### WHAT YOU ARE ASKED TO DO
Please pull out and copy every line of the records that contains the word "from". Case counts, so match the word only with this exact capitalization.

### EXCERPTED DATA

######

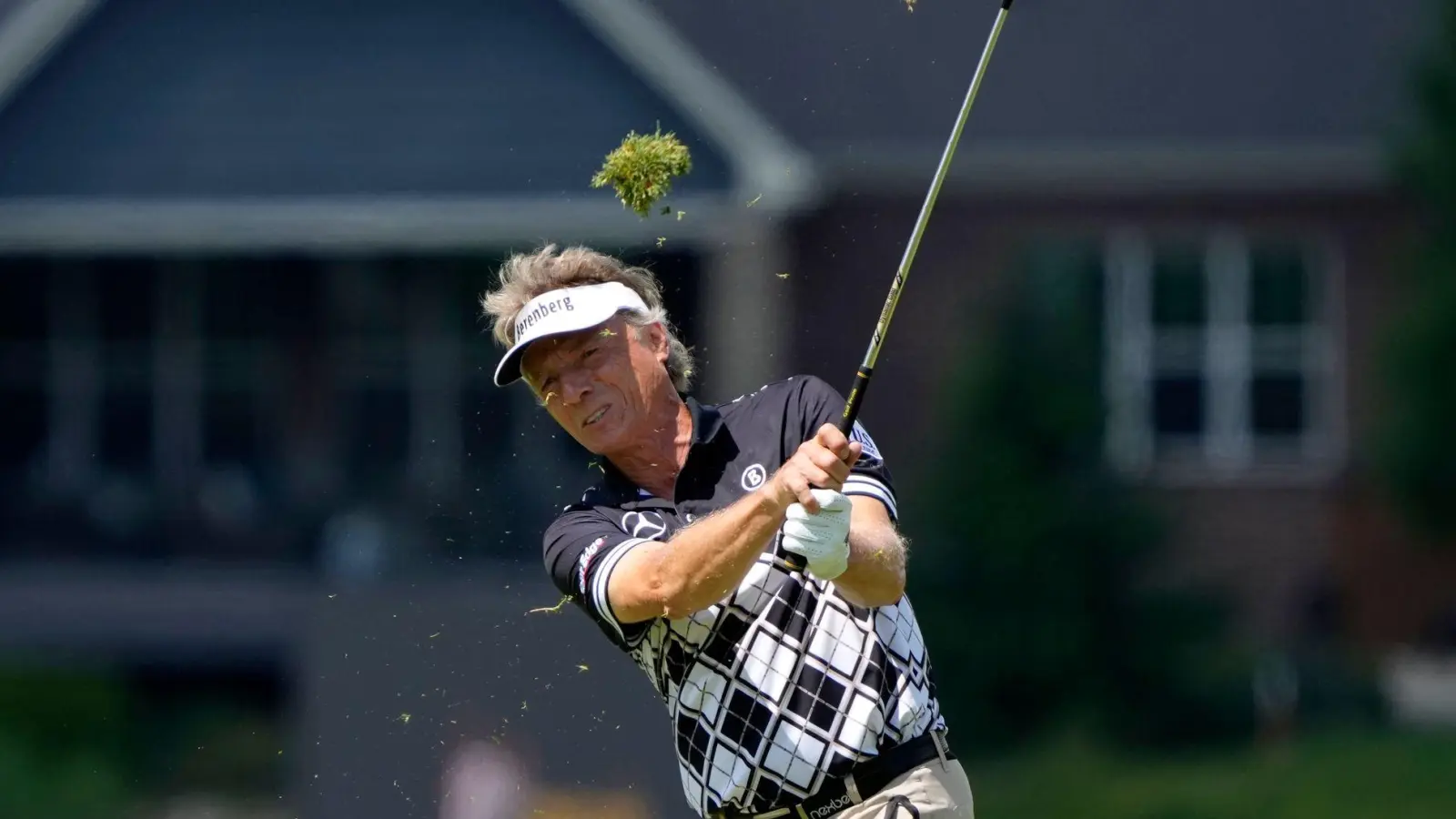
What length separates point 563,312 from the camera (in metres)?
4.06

######

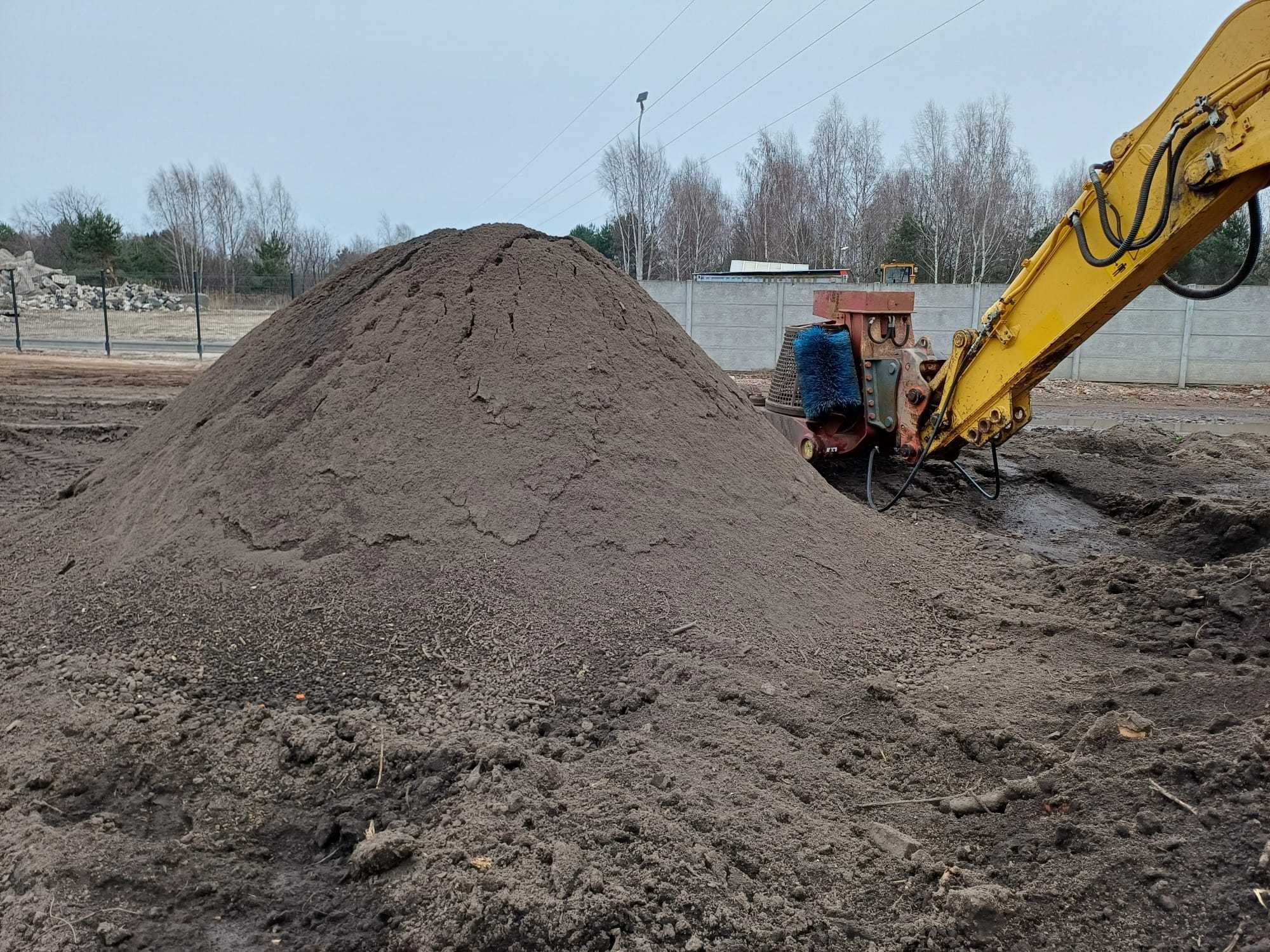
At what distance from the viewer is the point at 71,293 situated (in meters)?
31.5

######

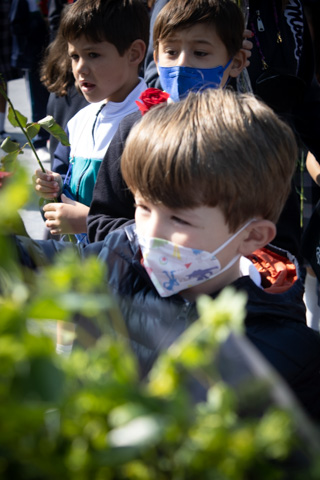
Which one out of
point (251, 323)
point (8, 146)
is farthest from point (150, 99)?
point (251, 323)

######

### EXERCISE RESULT
What length separates point 563,312 from the camera (in metres)?
At what distance from the viewer is the point at 71,293 situated (in meters)?
is farthest from point (150, 99)?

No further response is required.